Sally Becker of the British NGO Road to Peace also recounts trying in vain to get search missions started inside the camps for Iraqi internally displaced persons (IDPs), where many Iraqi families with ties to IS are still staying. When the NGO was providing medical aid to displaced children in Iraq in 2017, she noticed many blond and red-headed children with IDPs from the former IS stronghold of Hawija; she thought they could well be Yazidis. "We found a company in The Hague that offered free tests to prove family ties," she says. But the Iraqi government would not give its permission and the children were lost inside the families once again.

Becker also worked to help those fleeing Baghouz to reunite with their relatives. She shared pictures on her network in Iraq and on social media. "Family members recognized them and contacted me." Partly as a result of her initiative, all 21 of the recent arrivals have been reunited with family members in Duhok. DNA testing will now be conducted to prove their ties.

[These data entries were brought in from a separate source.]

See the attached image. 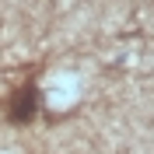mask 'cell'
Masks as SVG:
<instances>
[{
  "label": "cell",
  "mask_w": 154,
  "mask_h": 154,
  "mask_svg": "<svg viewBox=\"0 0 154 154\" xmlns=\"http://www.w3.org/2000/svg\"><path fill=\"white\" fill-rule=\"evenodd\" d=\"M4 119L11 126H32L38 119V84H35V77L21 81V84H14L7 91V98H4Z\"/></svg>",
  "instance_id": "cell-1"
}]
</instances>
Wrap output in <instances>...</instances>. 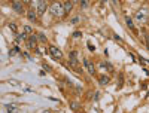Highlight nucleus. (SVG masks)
Returning a JSON list of instances; mask_svg holds the SVG:
<instances>
[{
	"instance_id": "f257e3e1",
	"label": "nucleus",
	"mask_w": 149,
	"mask_h": 113,
	"mask_svg": "<svg viewBox=\"0 0 149 113\" xmlns=\"http://www.w3.org/2000/svg\"><path fill=\"white\" fill-rule=\"evenodd\" d=\"M49 12H51L52 17H57V18H61V17L66 15L64 8H63V3H60V2L51 3V6H49Z\"/></svg>"
},
{
	"instance_id": "f03ea898",
	"label": "nucleus",
	"mask_w": 149,
	"mask_h": 113,
	"mask_svg": "<svg viewBox=\"0 0 149 113\" xmlns=\"http://www.w3.org/2000/svg\"><path fill=\"white\" fill-rule=\"evenodd\" d=\"M33 2H34V6L37 8V14H39V15H43L45 10L48 9L46 3L43 2V0H33Z\"/></svg>"
},
{
	"instance_id": "7ed1b4c3",
	"label": "nucleus",
	"mask_w": 149,
	"mask_h": 113,
	"mask_svg": "<svg viewBox=\"0 0 149 113\" xmlns=\"http://www.w3.org/2000/svg\"><path fill=\"white\" fill-rule=\"evenodd\" d=\"M37 37H39L37 34H33V33H31L30 37L27 39V46H29L30 49H36V46H37V40H39Z\"/></svg>"
},
{
	"instance_id": "20e7f679",
	"label": "nucleus",
	"mask_w": 149,
	"mask_h": 113,
	"mask_svg": "<svg viewBox=\"0 0 149 113\" xmlns=\"http://www.w3.org/2000/svg\"><path fill=\"white\" fill-rule=\"evenodd\" d=\"M49 54H51L52 58H55V60H61V58H63V52H61L57 46H49Z\"/></svg>"
},
{
	"instance_id": "39448f33",
	"label": "nucleus",
	"mask_w": 149,
	"mask_h": 113,
	"mask_svg": "<svg viewBox=\"0 0 149 113\" xmlns=\"http://www.w3.org/2000/svg\"><path fill=\"white\" fill-rule=\"evenodd\" d=\"M148 12H146V9H142V10H139L137 14H136V21H139V22H145L146 21V18H148Z\"/></svg>"
},
{
	"instance_id": "423d86ee",
	"label": "nucleus",
	"mask_w": 149,
	"mask_h": 113,
	"mask_svg": "<svg viewBox=\"0 0 149 113\" xmlns=\"http://www.w3.org/2000/svg\"><path fill=\"white\" fill-rule=\"evenodd\" d=\"M84 66L86 67V70H88V73H90V74H93V76H94V74H95V67H94V64H93V62H91L90 60H84Z\"/></svg>"
},
{
	"instance_id": "0eeeda50",
	"label": "nucleus",
	"mask_w": 149,
	"mask_h": 113,
	"mask_svg": "<svg viewBox=\"0 0 149 113\" xmlns=\"http://www.w3.org/2000/svg\"><path fill=\"white\" fill-rule=\"evenodd\" d=\"M24 2H14L12 3V8H14L15 12H18V14H24Z\"/></svg>"
},
{
	"instance_id": "6e6552de",
	"label": "nucleus",
	"mask_w": 149,
	"mask_h": 113,
	"mask_svg": "<svg viewBox=\"0 0 149 113\" xmlns=\"http://www.w3.org/2000/svg\"><path fill=\"white\" fill-rule=\"evenodd\" d=\"M63 8H64L66 14H69V12L73 9V2H72V0H66V2L63 3Z\"/></svg>"
},
{
	"instance_id": "1a4fd4ad",
	"label": "nucleus",
	"mask_w": 149,
	"mask_h": 113,
	"mask_svg": "<svg viewBox=\"0 0 149 113\" xmlns=\"http://www.w3.org/2000/svg\"><path fill=\"white\" fill-rule=\"evenodd\" d=\"M27 18H29L30 21H33V22L37 19V15H36V12H34L33 9H30V10L27 12Z\"/></svg>"
},
{
	"instance_id": "9d476101",
	"label": "nucleus",
	"mask_w": 149,
	"mask_h": 113,
	"mask_svg": "<svg viewBox=\"0 0 149 113\" xmlns=\"http://www.w3.org/2000/svg\"><path fill=\"white\" fill-rule=\"evenodd\" d=\"M26 37H27V33H26V31H24V33H18V34H17V42L19 43L21 40H27Z\"/></svg>"
},
{
	"instance_id": "9b49d317",
	"label": "nucleus",
	"mask_w": 149,
	"mask_h": 113,
	"mask_svg": "<svg viewBox=\"0 0 149 113\" xmlns=\"http://www.w3.org/2000/svg\"><path fill=\"white\" fill-rule=\"evenodd\" d=\"M109 76H104V74H102L100 76V85H106V83H109Z\"/></svg>"
},
{
	"instance_id": "f8f14e48",
	"label": "nucleus",
	"mask_w": 149,
	"mask_h": 113,
	"mask_svg": "<svg viewBox=\"0 0 149 113\" xmlns=\"http://www.w3.org/2000/svg\"><path fill=\"white\" fill-rule=\"evenodd\" d=\"M125 22H127V26H128V28H131V30H134V24H133V19L131 18H125Z\"/></svg>"
},
{
	"instance_id": "ddd939ff",
	"label": "nucleus",
	"mask_w": 149,
	"mask_h": 113,
	"mask_svg": "<svg viewBox=\"0 0 149 113\" xmlns=\"http://www.w3.org/2000/svg\"><path fill=\"white\" fill-rule=\"evenodd\" d=\"M6 112H18V107L9 104V106H6Z\"/></svg>"
},
{
	"instance_id": "4468645a",
	"label": "nucleus",
	"mask_w": 149,
	"mask_h": 113,
	"mask_svg": "<svg viewBox=\"0 0 149 113\" xmlns=\"http://www.w3.org/2000/svg\"><path fill=\"white\" fill-rule=\"evenodd\" d=\"M37 36H39V40H40L42 43H46V40H48V39H46V36H45L43 33H39Z\"/></svg>"
},
{
	"instance_id": "2eb2a0df",
	"label": "nucleus",
	"mask_w": 149,
	"mask_h": 113,
	"mask_svg": "<svg viewBox=\"0 0 149 113\" xmlns=\"http://www.w3.org/2000/svg\"><path fill=\"white\" fill-rule=\"evenodd\" d=\"M70 57H72V62H70V64H72V66H74V64L78 62V61H76V54L72 52V54H70Z\"/></svg>"
},
{
	"instance_id": "dca6fc26",
	"label": "nucleus",
	"mask_w": 149,
	"mask_h": 113,
	"mask_svg": "<svg viewBox=\"0 0 149 113\" xmlns=\"http://www.w3.org/2000/svg\"><path fill=\"white\" fill-rule=\"evenodd\" d=\"M24 31H26L27 34H31V33H33V28H31L30 26H24Z\"/></svg>"
},
{
	"instance_id": "f3484780",
	"label": "nucleus",
	"mask_w": 149,
	"mask_h": 113,
	"mask_svg": "<svg viewBox=\"0 0 149 113\" xmlns=\"http://www.w3.org/2000/svg\"><path fill=\"white\" fill-rule=\"evenodd\" d=\"M9 27H10V30L14 31V33H17V31H18V28H17V26H15L14 22H12V24H9Z\"/></svg>"
},
{
	"instance_id": "a211bd4d",
	"label": "nucleus",
	"mask_w": 149,
	"mask_h": 113,
	"mask_svg": "<svg viewBox=\"0 0 149 113\" xmlns=\"http://www.w3.org/2000/svg\"><path fill=\"white\" fill-rule=\"evenodd\" d=\"M81 5H82V8L85 9L86 6H88V0H81Z\"/></svg>"
},
{
	"instance_id": "6ab92c4d",
	"label": "nucleus",
	"mask_w": 149,
	"mask_h": 113,
	"mask_svg": "<svg viewBox=\"0 0 149 113\" xmlns=\"http://www.w3.org/2000/svg\"><path fill=\"white\" fill-rule=\"evenodd\" d=\"M72 109H73V110H76V109H79V106H78L76 103H72Z\"/></svg>"
},
{
	"instance_id": "aec40b11",
	"label": "nucleus",
	"mask_w": 149,
	"mask_h": 113,
	"mask_svg": "<svg viewBox=\"0 0 149 113\" xmlns=\"http://www.w3.org/2000/svg\"><path fill=\"white\" fill-rule=\"evenodd\" d=\"M43 69H45V70H48V71H51V70H52L51 67H49V66H46V64H43Z\"/></svg>"
},
{
	"instance_id": "412c9836",
	"label": "nucleus",
	"mask_w": 149,
	"mask_h": 113,
	"mask_svg": "<svg viewBox=\"0 0 149 113\" xmlns=\"http://www.w3.org/2000/svg\"><path fill=\"white\" fill-rule=\"evenodd\" d=\"M88 48H90V49H91V52H93V51H94V46H93V45H91V43H88Z\"/></svg>"
},
{
	"instance_id": "4be33fe9",
	"label": "nucleus",
	"mask_w": 149,
	"mask_h": 113,
	"mask_svg": "<svg viewBox=\"0 0 149 113\" xmlns=\"http://www.w3.org/2000/svg\"><path fill=\"white\" fill-rule=\"evenodd\" d=\"M24 3H31V0H22Z\"/></svg>"
},
{
	"instance_id": "5701e85b",
	"label": "nucleus",
	"mask_w": 149,
	"mask_h": 113,
	"mask_svg": "<svg viewBox=\"0 0 149 113\" xmlns=\"http://www.w3.org/2000/svg\"><path fill=\"white\" fill-rule=\"evenodd\" d=\"M12 2H22V0H12Z\"/></svg>"
},
{
	"instance_id": "b1692460",
	"label": "nucleus",
	"mask_w": 149,
	"mask_h": 113,
	"mask_svg": "<svg viewBox=\"0 0 149 113\" xmlns=\"http://www.w3.org/2000/svg\"><path fill=\"white\" fill-rule=\"evenodd\" d=\"M72 2H73V3H74V2H78V0H72Z\"/></svg>"
}]
</instances>
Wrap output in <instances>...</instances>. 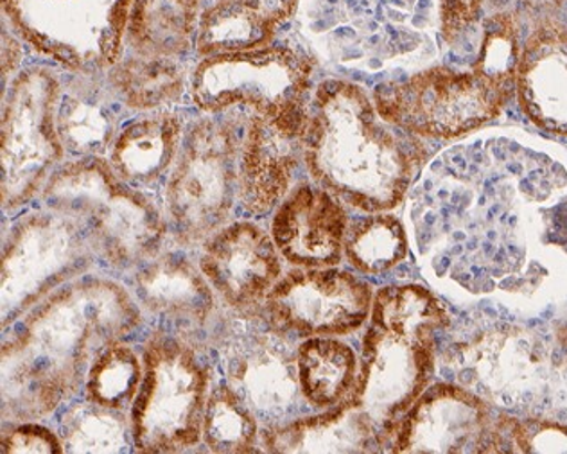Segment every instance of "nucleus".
I'll return each instance as SVG.
<instances>
[{
  "instance_id": "19",
  "label": "nucleus",
  "mask_w": 567,
  "mask_h": 454,
  "mask_svg": "<svg viewBox=\"0 0 567 454\" xmlns=\"http://www.w3.org/2000/svg\"><path fill=\"white\" fill-rule=\"evenodd\" d=\"M271 118L248 114L239 153V204L251 216H265L282 204L303 161L302 141Z\"/></svg>"
},
{
  "instance_id": "29",
  "label": "nucleus",
  "mask_w": 567,
  "mask_h": 454,
  "mask_svg": "<svg viewBox=\"0 0 567 454\" xmlns=\"http://www.w3.org/2000/svg\"><path fill=\"white\" fill-rule=\"evenodd\" d=\"M144 379V361L123 340L104 347L89 369L85 399L115 412H132Z\"/></svg>"
},
{
  "instance_id": "10",
  "label": "nucleus",
  "mask_w": 567,
  "mask_h": 454,
  "mask_svg": "<svg viewBox=\"0 0 567 454\" xmlns=\"http://www.w3.org/2000/svg\"><path fill=\"white\" fill-rule=\"evenodd\" d=\"M63 83L45 66H29L4 92L0 124L2 208L14 213L42 195L52 173L65 162L56 109Z\"/></svg>"
},
{
  "instance_id": "37",
  "label": "nucleus",
  "mask_w": 567,
  "mask_h": 454,
  "mask_svg": "<svg viewBox=\"0 0 567 454\" xmlns=\"http://www.w3.org/2000/svg\"><path fill=\"white\" fill-rule=\"evenodd\" d=\"M24 56L22 40L13 31H2V80L13 76Z\"/></svg>"
},
{
  "instance_id": "32",
  "label": "nucleus",
  "mask_w": 567,
  "mask_h": 454,
  "mask_svg": "<svg viewBox=\"0 0 567 454\" xmlns=\"http://www.w3.org/2000/svg\"><path fill=\"white\" fill-rule=\"evenodd\" d=\"M491 453H567V426L548 419L497 415Z\"/></svg>"
},
{
  "instance_id": "3",
  "label": "nucleus",
  "mask_w": 567,
  "mask_h": 454,
  "mask_svg": "<svg viewBox=\"0 0 567 454\" xmlns=\"http://www.w3.org/2000/svg\"><path fill=\"white\" fill-rule=\"evenodd\" d=\"M450 314L422 286H388L374 295L350 399L369 413L388 447L392 427L421 398L435 372V337Z\"/></svg>"
},
{
  "instance_id": "2",
  "label": "nucleus",
  "mask_w": 567,
  "mask_h": 454,
  "mask_svg": "<svg viewBox=\"0 0 567 454\" xmlns=\"http://www.w3.org/2000/svg\"><path fill=\"white\" fill-rule=\"evenodd\" d=\"M300 141L311 180L364 214L398 207L427 155L422 138L384 121L372 94L347 80L311 92Z\"/></svg>"
},
{
  "instance_id": "7",
  "label": "nucleus",
  "mask_w": 567,
  "mask_h": 454,
  "mask_svg": "<svg viewBox=\"0 0 567 454\" xmlns=\"http://www.w3.org/2000/svg\"><path fill=\"white\" fill-rule=\"evenodd\" d=\"M315 63L289 45L202 58L189 74L194 106L204 114L246 110L302 137Z\"/></svg>"
},
{
  "instance_id": "14",
  "label": "nucleus",
  "mask_w": 567,
  "mask_h": 454,
  "mask_svg": "<svg viewBox=\"0 0 567 454\" xmlns=\"http://www.w3.org/2000/svg\"><path fill=\"white\" fill-rule=\"evenodd\" d=\"M496 416L476 393L433 384L392 427L388 451L399 454L491 453Z\"/></svg>"
},
{
  "instance_id": "24",
  "label": "nucleus",
  "mask_w": 567,
  "mask_h": 454,
  "mask_svg": "<svg viewBox=\"0 0 567 454\" xmlns=\"http://www.w3.org/2000/svg\"><path fill=\"white\" fill-rule=\"evenodd\" d=\"M358 374V355L338 338H308L298 345V386L312 407L329 410L347 401Z\"/></svg>"
},
{
  "instance_id": "18",
  "label": "nucleus",
  "mask_w": 567,
  "mask_h": 454,
  "mask_svg": "<svg viewBox=\"0 0 567 454\" xmlns=\"http://www.w3.org/2000/svg\"><path fill=\"white\" fill-rule=\"evenodd\" d=\"M516 97L537 128L567 137V25L563 20L529 29L517 65Z\"/></svg>"
},
{
  "instance_id": "16",
  "label": "nucleus",
  "mask_w": 567,
  "mask_h": 454,
  "mask_svg": "<svg viewBox=\"0 0 567 454\" xmlns=\"http://www.w3.org/2000/svg\"><path fill=\"white\" fill-rule=\"evenodd\" d=\"M347 230L346 204L315 182L289 190L271 219L275 245L282 259L295 268L340 265Z\"/></svg>"
},
{
  "instance_id": "25",
  "label": "nucleus",
  "mask_w": 567,
  "mask_h": 454,
  "mask_svg": "<svg viewBox=\"0 0 567 454\" xmlns=\"http://www.w3.org/2000/svg\"><path fill=\"white\" fill-rule=\"evenodd\" d=\"M106 81L123 106L146 114L178 103L189 80L175 58L138 56L132 52L106 72Z\"/></svg>"
},
{
  "instance_id": "9",
  "label": "nucleus",
  "mask_w": 567,
  "mask_h": 454,
  "mask_svg": "<svg viewBox=\"0 0 567 454\" xmlns=\"http://www.w3.org/2000/svg\"><path fill=\"white\" fill-rule=\"evenodd\" d=\"M95 259L85 230L71 216L43 207L17 219L2 245V331L56 289L89 274Z\"/></svg>"
},
{
  "instance_id": "11",
  "label": "nucleus",
  "mask_w": 567,
  "mask_h": 454,
  "mask_svg": "<svg viewBox=\"0 0 567 454\" xmlns=\"http://www.w3.org/2000/svg\"><path fill=\"white\" fill-rule=\"evenodd\" d=\"M511 92L468 69L435 65L372 91L379 115L410 135L453 141L483 128L502 115Z\"/></svg>"
},
{
  "instance_id": "27",
  "label": "nucleus",
  "mask_w": 567,
  "mask_h": 454,
  "mask_svg": "<svg viewBox=\"0 0 567 454\" xmlns=\"http://www.w3.org/2000/svg\"><path fill=\"white\" fill-rule=\"evenodd\" d=\"M202 444L214 454L257 453L260 445L256 412L227 381L210 390Z\"/></svg>"
},
{
  "instance_id": "21",
  "label": "nucleus",
  "mask_w": 567,
  "mask_h": 454,
  "mask_svg": "<svg viewBox=\"0 0 567 454\" xmlns=\"http://www.w3.org/2000/svg\"><path fill=\"white\" fill-rule=\"evenodd\" d=\"M184 135L181 114L169 109L146 112L121 128L110 147V166L135 189H153L169 176Z\"/></svg>"
},
{
  "instance_id": "22",
  "label": "nucleus",
  "mask_w": 567,
  "mask_h": 454,
  "mask_svg": "<svg viewBox=\"0 0 567 454\" xmlns=\"http://www.w3.org/2000/svg\"><path fill=\"white\" fill-rule=\"evenodd\" d=\"M63 85L58 101L56 128L66 155L74 158L104 156L121 132L117 94L112 86L94 83V76H83ZM109 83V81H106Z\"/></svg>"
},
{
  "instance_id": "12",
  "label": "nucleus",
  "mask_w": 567,
  "mask_h": 454,
  "mask_svg": "<svg viewBox=\"0 0 567 454\" xmlns=\"http://www.w3.org/2000/svg\"><path fill=\"white\" fill-rule=\"evenodd\" d=\"M374 291L358 275L336 268H297L266 297L265 317L284 337L340 338L369 322Z\"/></svg>"
},
{
  "instance_id": "35",
  "label": "nucleus",
  "mask_w": 567,
  "mask_h": 454,
  "mask_svg": "<svg viewBox=\"0 0 567 454\" xmlns=\"http://www.w3.org/2000/svg\"><path fill=\"white\" fill-rule=\"evenodd\" d=\"M487 13H506L525 28H535L549 20H560L567 11V0H487Z\"/></svg>"
},
{
  "instance_id": "13",
  "label": "nucleus",
  "mask_w": 567,
  "mask_h": 454,
  "mask_svg": "<svg viewBox=\"0 0 567 454\" xmlns=\"http://www.w3.org/2000/svg\"><path fill=\"white\" fill-rule=\"evenodd\" d=\"M257 312L228 311L214 326L210 345L218 354L227 383L256 415H282L300 392L297 354H289L282 332L270 322L256 326Z\"/></svg>"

"Two of the boys were recognized by their sisters, who are part of the German program," Becker says, referring to the program set up in Germany to provide trauma therapy for some 1,000 survivors of IS. "It would be good for those women who thought they had lost all their family to be reunited with their brothers."

Suaad Daoud also has two sisters in the German program, who have been able to come over and be with her for the first part of her journey back into the world. She hopes she will be allowed to join them. "I thought I had no family left."

Accounting for the missing

When IS took over the Iraqi province of Sinjar, which was home to around half a million Yazidis, they killed thousands of their men and kidnapped over 6,400 members of the religious minority. Of these, around 3,400, most of them women and children, have been able to escape. Mirza Dinnayi thinks that at least 1,000 of the missing, mainly men, have been killed. In addition, many of the Yazidi boys who were put into battle must also have died on the front lines. Other captives died in the coalition bombing campaigns that forced IS to its knees.

He believes that hundreds of women and children are still concealed within Arab families in the Sunni regions of Iraq and Syria and in IDP camps. He mentions two Yazidi girls he says are being kept in Iraq's Anbar province and do not know how to escape. An unknown number of women have been sold to Sunnis in countries abroad, including in Saudi Arabia and Jordan.